— Start of Supplied records —

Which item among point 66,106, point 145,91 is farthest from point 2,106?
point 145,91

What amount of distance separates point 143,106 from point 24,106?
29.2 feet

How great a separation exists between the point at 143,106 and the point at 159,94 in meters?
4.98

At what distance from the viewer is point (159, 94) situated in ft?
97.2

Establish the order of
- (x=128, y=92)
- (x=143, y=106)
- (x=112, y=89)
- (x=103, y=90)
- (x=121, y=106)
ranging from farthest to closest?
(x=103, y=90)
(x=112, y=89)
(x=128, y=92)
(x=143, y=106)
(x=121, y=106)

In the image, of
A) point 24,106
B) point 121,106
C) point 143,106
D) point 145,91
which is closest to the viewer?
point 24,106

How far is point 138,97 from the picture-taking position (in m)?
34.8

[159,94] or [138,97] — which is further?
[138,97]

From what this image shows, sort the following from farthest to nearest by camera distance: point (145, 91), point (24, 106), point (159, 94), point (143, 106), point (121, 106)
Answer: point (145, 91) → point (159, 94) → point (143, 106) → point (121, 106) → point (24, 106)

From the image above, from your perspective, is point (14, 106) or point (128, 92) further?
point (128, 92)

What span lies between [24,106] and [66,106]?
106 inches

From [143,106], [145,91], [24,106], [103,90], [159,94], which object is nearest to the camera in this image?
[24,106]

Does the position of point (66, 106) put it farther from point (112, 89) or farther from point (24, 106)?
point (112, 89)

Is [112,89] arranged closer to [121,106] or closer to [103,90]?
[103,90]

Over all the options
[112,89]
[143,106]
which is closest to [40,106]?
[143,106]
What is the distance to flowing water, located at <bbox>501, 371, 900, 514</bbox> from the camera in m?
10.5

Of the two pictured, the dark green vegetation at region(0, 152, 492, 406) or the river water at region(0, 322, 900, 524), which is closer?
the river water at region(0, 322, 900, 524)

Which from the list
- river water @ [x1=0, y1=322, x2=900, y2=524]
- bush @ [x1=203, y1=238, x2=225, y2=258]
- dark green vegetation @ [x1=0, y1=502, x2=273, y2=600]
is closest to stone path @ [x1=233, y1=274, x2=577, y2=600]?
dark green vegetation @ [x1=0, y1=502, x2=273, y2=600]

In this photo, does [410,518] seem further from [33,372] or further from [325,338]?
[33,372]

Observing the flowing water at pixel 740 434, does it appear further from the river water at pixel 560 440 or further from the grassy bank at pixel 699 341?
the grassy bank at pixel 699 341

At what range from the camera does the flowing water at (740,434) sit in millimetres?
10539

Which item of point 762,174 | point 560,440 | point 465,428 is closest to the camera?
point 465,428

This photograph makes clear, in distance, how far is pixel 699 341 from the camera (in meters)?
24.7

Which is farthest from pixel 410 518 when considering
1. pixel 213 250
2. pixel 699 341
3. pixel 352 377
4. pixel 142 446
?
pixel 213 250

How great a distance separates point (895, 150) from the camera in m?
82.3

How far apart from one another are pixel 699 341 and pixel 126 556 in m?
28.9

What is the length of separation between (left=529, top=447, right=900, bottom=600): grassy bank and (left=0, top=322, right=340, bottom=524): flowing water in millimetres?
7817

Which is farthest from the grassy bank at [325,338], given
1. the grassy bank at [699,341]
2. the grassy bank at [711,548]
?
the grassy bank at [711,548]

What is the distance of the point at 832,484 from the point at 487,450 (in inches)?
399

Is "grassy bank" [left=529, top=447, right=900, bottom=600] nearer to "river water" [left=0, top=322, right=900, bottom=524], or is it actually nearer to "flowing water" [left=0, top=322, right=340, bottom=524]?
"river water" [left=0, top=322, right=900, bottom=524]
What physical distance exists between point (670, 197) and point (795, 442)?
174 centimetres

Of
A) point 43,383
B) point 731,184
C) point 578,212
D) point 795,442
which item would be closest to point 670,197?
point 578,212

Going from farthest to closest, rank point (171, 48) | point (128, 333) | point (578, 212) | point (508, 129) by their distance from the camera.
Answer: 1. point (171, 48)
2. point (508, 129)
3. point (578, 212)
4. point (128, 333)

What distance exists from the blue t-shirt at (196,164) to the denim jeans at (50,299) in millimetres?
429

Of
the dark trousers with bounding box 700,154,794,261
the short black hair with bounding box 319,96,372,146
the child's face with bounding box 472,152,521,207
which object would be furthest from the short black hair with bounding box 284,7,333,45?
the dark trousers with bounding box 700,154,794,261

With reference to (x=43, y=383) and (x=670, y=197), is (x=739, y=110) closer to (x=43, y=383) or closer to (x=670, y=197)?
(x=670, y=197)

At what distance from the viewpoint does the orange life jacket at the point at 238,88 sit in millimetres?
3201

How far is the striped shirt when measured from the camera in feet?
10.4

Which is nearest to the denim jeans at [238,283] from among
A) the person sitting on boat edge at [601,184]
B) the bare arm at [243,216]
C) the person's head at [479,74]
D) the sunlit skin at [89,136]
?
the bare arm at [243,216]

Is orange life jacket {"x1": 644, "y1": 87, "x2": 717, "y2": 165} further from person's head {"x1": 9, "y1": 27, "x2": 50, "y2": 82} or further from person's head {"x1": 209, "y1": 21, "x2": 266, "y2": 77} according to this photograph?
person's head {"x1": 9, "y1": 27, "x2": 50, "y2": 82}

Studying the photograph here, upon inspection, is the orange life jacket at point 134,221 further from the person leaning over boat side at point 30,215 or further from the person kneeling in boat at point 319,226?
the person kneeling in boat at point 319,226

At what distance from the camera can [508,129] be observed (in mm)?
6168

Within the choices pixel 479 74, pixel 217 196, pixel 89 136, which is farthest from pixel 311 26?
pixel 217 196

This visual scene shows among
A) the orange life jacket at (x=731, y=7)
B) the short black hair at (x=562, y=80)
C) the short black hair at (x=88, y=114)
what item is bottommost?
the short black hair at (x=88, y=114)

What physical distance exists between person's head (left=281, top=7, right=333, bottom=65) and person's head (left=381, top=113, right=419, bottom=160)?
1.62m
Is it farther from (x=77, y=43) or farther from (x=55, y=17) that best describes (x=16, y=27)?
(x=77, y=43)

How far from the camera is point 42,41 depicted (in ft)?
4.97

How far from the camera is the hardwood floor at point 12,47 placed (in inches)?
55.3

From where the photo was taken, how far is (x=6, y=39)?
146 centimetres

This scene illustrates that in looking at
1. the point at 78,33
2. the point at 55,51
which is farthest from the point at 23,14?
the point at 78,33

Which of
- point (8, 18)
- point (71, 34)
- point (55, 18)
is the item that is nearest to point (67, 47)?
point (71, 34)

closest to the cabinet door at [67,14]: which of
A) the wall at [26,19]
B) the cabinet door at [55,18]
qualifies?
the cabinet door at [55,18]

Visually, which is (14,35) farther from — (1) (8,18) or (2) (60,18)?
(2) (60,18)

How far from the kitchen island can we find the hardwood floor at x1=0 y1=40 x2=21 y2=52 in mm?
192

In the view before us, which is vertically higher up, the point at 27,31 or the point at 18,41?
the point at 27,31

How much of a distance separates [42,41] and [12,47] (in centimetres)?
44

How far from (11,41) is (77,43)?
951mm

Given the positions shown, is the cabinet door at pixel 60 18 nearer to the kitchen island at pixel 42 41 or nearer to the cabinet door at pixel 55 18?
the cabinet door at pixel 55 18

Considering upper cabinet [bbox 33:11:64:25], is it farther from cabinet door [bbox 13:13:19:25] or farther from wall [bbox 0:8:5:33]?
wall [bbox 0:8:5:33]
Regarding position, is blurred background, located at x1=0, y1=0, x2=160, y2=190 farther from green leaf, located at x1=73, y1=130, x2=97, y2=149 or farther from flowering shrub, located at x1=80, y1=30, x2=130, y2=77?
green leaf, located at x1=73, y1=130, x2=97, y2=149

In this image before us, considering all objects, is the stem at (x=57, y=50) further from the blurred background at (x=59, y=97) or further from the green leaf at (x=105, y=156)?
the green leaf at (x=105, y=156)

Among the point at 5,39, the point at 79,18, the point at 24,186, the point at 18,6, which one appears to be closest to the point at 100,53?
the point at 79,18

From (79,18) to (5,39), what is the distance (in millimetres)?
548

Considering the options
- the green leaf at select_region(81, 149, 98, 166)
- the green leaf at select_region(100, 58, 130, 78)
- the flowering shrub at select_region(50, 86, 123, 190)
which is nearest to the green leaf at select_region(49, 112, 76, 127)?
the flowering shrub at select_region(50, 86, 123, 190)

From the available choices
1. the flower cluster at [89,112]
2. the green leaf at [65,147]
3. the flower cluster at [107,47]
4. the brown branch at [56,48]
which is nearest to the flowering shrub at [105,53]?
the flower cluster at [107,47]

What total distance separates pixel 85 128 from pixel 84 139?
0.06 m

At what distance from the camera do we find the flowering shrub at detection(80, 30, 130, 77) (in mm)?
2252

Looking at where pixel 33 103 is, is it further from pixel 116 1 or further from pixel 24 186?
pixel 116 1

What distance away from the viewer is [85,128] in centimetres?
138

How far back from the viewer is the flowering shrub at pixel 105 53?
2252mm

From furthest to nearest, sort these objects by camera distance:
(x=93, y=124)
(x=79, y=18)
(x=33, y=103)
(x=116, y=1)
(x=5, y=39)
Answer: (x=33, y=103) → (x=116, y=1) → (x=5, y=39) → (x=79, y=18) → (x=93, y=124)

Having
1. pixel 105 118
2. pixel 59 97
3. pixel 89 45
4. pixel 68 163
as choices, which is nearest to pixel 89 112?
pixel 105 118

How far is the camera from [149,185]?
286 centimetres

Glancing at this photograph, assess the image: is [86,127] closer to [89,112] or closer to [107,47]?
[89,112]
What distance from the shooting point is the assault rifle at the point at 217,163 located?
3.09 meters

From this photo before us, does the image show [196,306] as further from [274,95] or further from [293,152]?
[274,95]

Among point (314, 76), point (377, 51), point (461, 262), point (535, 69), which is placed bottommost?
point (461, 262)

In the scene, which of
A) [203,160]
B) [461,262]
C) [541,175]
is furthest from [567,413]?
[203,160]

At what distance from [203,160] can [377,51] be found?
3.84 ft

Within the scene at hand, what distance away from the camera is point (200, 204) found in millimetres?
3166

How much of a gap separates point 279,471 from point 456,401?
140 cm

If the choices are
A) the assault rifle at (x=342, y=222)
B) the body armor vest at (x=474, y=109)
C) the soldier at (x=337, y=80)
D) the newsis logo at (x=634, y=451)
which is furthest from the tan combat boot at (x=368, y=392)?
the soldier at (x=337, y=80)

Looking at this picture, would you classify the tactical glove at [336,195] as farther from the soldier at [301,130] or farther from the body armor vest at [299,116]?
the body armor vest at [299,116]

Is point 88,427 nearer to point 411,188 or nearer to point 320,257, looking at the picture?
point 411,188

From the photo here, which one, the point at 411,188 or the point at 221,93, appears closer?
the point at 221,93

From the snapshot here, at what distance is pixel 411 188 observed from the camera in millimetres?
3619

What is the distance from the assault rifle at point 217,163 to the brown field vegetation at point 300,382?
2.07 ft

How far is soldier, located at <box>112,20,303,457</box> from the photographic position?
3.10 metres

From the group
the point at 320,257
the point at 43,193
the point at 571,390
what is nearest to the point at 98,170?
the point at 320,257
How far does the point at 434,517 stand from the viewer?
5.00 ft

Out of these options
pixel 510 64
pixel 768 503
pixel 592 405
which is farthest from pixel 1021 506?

— End of Supplied records —

Write out exactly the final stretch of the records: the line containing "Glancing at this" and every line after it, through the last, and nothing else.

Glancing at this photograph, assess the image: is [86,127] closer to [89,112] or closer to [107,47]?
[89,112]
What distance from the shooting point is the assault rifle at the point at 217,163 located?
3.09 meters

From this photo before us, does the image show [196,306] as further from [274,95] or further from [293,152]?
[274,95]

Among point (314, 76), point (377, 51), point (461, 262), point (535, 69), which is placed bottommost?
point (461, 262)

In the scene, which of
A) [203,160]
B) [461,262]
C) [541,175]
is furthest from [567,413]?
[203,160]

At what distance from [203,160] can [377,51] be found?
3.84 ft

Within the scene at hand, what distance away from the camera is point (200, 204) found in millimetres?
3166

How much of a gap separates point 279,471 from point 456,401?
140 cm

If the choices are
A) the assault rifle at (x=342, y=222)
B) the body armor vest at (x=474, y=109)
C) the soldier at (x=337, y=80)
D) the newsis logo at (x=634, y=451)
which is furthest from the tan combat boot at (x=368, y=392)?
the soldier at (x=337, y=80)

Looking at this picture, would you classify the tactical glove at [336,195] as farther from the soldier at [301,130] or farther from the body armor vest at [299,116]?
the body armor vest at [299,116]

Is point 88,427 nearer to point 411,188 or nearer to point 320,257, looking at the picture?
point 411,188

From the photo here, which one, the point at 411,188 or the point at 221,93, appears closer?
the point at 221,93

From the snapshot here, at what distance is pixel 411 188 observed from the camera in millimetres?
3619

What is the distance from the assault rifle at point 217,163 to the brown field vegetation at point 300,382?
2.07 ft

How far is soldier, located at <box>112,20,303,457</box> from the photographic position?
3.10 metres

From the group
the point at 320,257
the point at 43,193
the point at 571,390
what is nearest to the point at 98,170?
the point at 320,257
How far does the point at 434,517 stand from the viewer?
5.00 ft

Out of these options
pixel 510 64
pixel 768 503
pixel 592 405
which is farthest from pixel 1021 506?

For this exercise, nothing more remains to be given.